← Back to context

Comment by Imnimo

1 day ago

I have become a little more skeptical of LLM "reasoning" after DeepSeek (and now Grok) let us see the raw outputs. Obviously we can't deny the benchmark numbers - it does get the answer right more often given thinking time, and it does let models solve really hard benchmarks. Sometimes the thoughts are scattered and inefficient, but do eventually hit on the solution. Other times, it seems like they fall into the kind of trap LeCun described.

Here are some examples from playing with Grok 3. My test query was, "What is the name of a Magic: The Gathering card that has all five vowels in it, each occurring exactly once, and the vowels appear in alphabetic order?" The motivation here is that this seems like a hard question to just one-shot, but given sufficient ability to continue recalling different card names, it's very easy to do guess-and-check. (For those interested, valid answers include "Scavenging Ghoul", "Angelic Chorus" and others)

In one attempt, Grok 3 spends 10 minutes (!!) repeatedly checking whether "Abian, Luvion Usurper" satisfies the criteria. It'll list out the vowels, conclude it doesn't match, and then go, "Wait, but let's think differently. Maybe the card is "Abian, Luvion Usurper," but no", and just produce variants of that thinking. Counting occurences of the word "Abian" suggests it tested this theory 800 times before eventually timing out (or otherwise breaking), presumably just because the site got overloaded.

========================================

## ASSIGNMENT A
Decide whether each statement agrees with the comment about Grok 3's reasoning. For each, answer yes or no and quote the words of the comment that settle it.
(i) The test query asked for a card name with all five vowels, each used once, in alphabetic order.
(ii) In one attempt, Grok 3 spent 10 minutes repeatedly checking "Abian, Luvion Usurper".
(iii) After seeing the raw outputs, the commenter became less skeptical of LLM "reasoning".
## ASSIGNMENT B
Rewrite the part of the comment about Grok 3 starting at "In one attempt, Grok" and ending at "site got overloaded.", swapping "800 times" for "eight hundred times".
## ASSIGNMENT C
Write the next part of the comment about Grok 3's reasoning, picking up after its last sentence.
The entries are separate material and are not part of the comment.

========================================

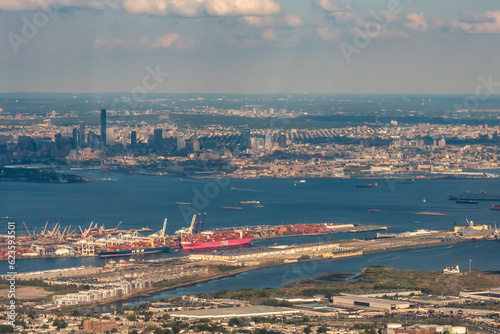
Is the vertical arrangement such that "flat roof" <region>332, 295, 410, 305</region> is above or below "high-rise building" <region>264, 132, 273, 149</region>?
below

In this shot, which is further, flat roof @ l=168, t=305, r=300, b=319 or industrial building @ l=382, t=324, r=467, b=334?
flat roof @ l=168, t=305, r=300, b=319

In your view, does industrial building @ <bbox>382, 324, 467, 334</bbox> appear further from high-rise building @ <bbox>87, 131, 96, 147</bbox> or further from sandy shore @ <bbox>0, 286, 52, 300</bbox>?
high-rise building @ <bbox>87, 131, 96, 147</bbox>

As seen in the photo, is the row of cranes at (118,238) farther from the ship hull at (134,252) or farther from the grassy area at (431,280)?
the grassy area at (431,280)

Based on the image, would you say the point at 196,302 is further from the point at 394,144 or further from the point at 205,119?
the point at 205,119

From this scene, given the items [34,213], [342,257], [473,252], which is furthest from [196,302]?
[34,213]

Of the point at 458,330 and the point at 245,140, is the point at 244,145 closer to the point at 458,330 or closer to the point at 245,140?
the point at 245,140

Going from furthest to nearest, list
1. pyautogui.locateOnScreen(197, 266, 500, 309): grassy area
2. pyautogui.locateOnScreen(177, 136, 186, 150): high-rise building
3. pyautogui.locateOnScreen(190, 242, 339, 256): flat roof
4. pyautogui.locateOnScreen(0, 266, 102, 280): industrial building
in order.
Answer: pyautogui.locateOnScreen(177, 136, 186, 150): high-rise building < pyautogui.locateOnScreen(190, 242, 339, 256): flat roof < pyautogui.locateOnScreen(0, 266, 102, 280): industrial building < pyautogui.locateOnScreen(197, 266, 500, 309): grassy area

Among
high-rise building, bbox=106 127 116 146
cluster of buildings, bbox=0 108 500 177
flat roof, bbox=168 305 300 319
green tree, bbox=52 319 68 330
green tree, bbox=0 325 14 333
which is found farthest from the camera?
high-rise building, bbox=106 127 116 146

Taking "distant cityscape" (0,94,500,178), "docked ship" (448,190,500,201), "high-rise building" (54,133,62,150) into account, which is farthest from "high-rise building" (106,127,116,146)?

========================================

## OUTPUT A
(i) Yes: "has all five vowels in it, each occurring exactly once, and the vowels appear in alphabetic order"
(ii) Yes: "Grok 3 spends 10 minutes (!!) repeatedly checking whether "Abian, Luvion Usurper" satisfies the criteria"
(iii) No: "I have become a little more skeptical of LLM "reasoning" after DeepSeek (and now Grok) let us see the raw outputs"

## OUTPUT B
In one attempt, Grok 3 spends 10 minutes (!!) repeatedly checking whether "Abian, Luvion Usurper" satisfies the criteria. It'll list out the vowels, conclude it doesn't match, and then go, "Wait, but let's think differently. Maybe the card is "Abian, Luvion Usurper," but no", and just produce variants of that thinking. Counting occurences of the word "Abian" suggests it tested this theory eight hundred times before eventually timing out (or otherwise breaking), presumably just because the site got overloaded.

## OUTPUT C
In a second attempt, it decides to check "Our Market Research Shows That Players Like Really Long Card Names So We Made this Card to Have the Absolute Longest Card Name Ever Elemental" (this a real card from a joke set). It attempts to write out the vowels:

>but let's check its vowels: O, U, A, E, E, A, E, A, E, I, E, A, E, O, A, E, A, E, O, A, E, E, E, A, E, O, A, E, E, E, A, E, O, A, E, E, E, A, E, O, A, E ...

It continues like this for about 600 more vowels, before emitting a random Russian(?) word and breaking out:

>...E, O, A, E, E, E, A, E, O, A, E, E, E, A, E, O продуктив

These two examples seem like the sort of failures LeCun conjectured. The model gets into a cycle self-reinforced unproductive behavior. Every time it checks Abian, or emits another "AEEEAO", it becomes even more probable that the next tokens should be the same.

I did some testing with the new Gemini model on some OCR tasks recently. One of the failures was it just getting stuck and repeating the same character sequence ad-infinitum until timing out. It's a great failure mode when you charge by the token :D

  • I've seen similar things with claude and OCR with low temperature. Higher temperature, 0.8, resolved it for me. But I was using low temp for reproducibility so

I think this is valid criticism, but it's also unclear how much this is an "inherent" shortcoming vs the kind of thing that's pretty reasonable given we're really seeing the first generation of this new model paradigm.

Like, I'm as sceptical of just assuming "line goes up" extrapolation of performance as much as anyone, but assuming that current flaws are going to continue being flaws seems equally wrong-headed/overconfident. The past 5 years or so has been a constant trail of these predictions being wrong (remember when people thought artists would be safe cos clearly AI just can't do hands?). Now that everyone's woken up to this RL approach we're probably going to see very quickly over the next couple years how much these issues hold up

(Really like the problem though, seems like a great test)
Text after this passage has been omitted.